What Constitutes “Decided”?
Setting aside whether “Federal Court” and International Trade Commission (ITC) decisions should preclude IPR or PGR, the bill as written poses questions as to the types of decisions that should be afforded such effect.
For example, IPR or PGR would be barred (or terminated) based on “a final judgment . . . that decides the validity of the patent claim with respect to section 102 or 103.” It is unclear, however, what constitutes “deciding.” Overwhelmingly, patent cases resolve in settlement and entry of agreed judgments, and it is not uncommon for such agreed judgments to include acknowledgments of patent validity. Would such cases operate to bar or terminate IPR or PGR, or would something more—an adjudication on the merits—be necessary?
Even if limited to merits decisions, in what circumstances is validity decided? Patents are presumed valid, and in litigation the burden is on challengers to prove invalidity. Judgments that challengers did not carry that burden—that they did not prove invalidity—stand for nothing more than that the patents are not invalid. They do not necessarily equate with conclusions that the patents are valid. Would affirmative findings of patent validity be necessary to invoke the provisions of sections 102(h) and 103(h)?

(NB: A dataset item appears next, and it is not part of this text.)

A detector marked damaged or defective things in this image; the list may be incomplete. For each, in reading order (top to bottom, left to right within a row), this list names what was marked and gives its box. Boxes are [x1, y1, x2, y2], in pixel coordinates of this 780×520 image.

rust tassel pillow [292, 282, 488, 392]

The bill also does not specify whether validity determinations would operate to bar or terminate proceedings only as to the grounds that were before the federal court / ITC. While other parts of the STRONGER Patents Act impose estoppel provisions based on any ground that was raised or could have been raised in prior proceedings before the Patent Office, sections 102(h) and 103(h) state only that they are applicable when there is a validity determination with respect to anticipation or obviousness. Perhaps the intent is to bar any subsequent IPRs or PGRs, regardless of ground, although such a result would seem incongruent, particularly in view of the fact that PGRs are not limited to anticipation and obviousness questions.
Lastly, the legislation appears to be internally inconsistent with respect to the finality that is necessary to bar institutions. While subparagraphs (c)(2) would have pending IPRs or PGRs stayed pending the appeal of validity decisions, and terminated only if they were upheld, subparagraph (c)(1)(B) would appear to bar institutions regardless of the appellate posture. If the intent is to give effect to decisions that have been affirmed, or that could have been appealed but for which the time to appeal has run, further clarification may be appropriate.
A Closer Look May Be Needed
Regardless of whether the reforms contemplated by the STRONGER Patents Act are well advised—and there are many interesting proposals, from splitting institution panels from decision panels, to giving the Federal Trade Commission power to police “bad trolls,” and the aforementioned changes to the availability of injunctive relief, the susceptibility of patents to “serial” challenges, and the burden of proof in PTAB proceedings—the current version of the “Federal Court Validity Determinations” provisions could benefit from closer consideration.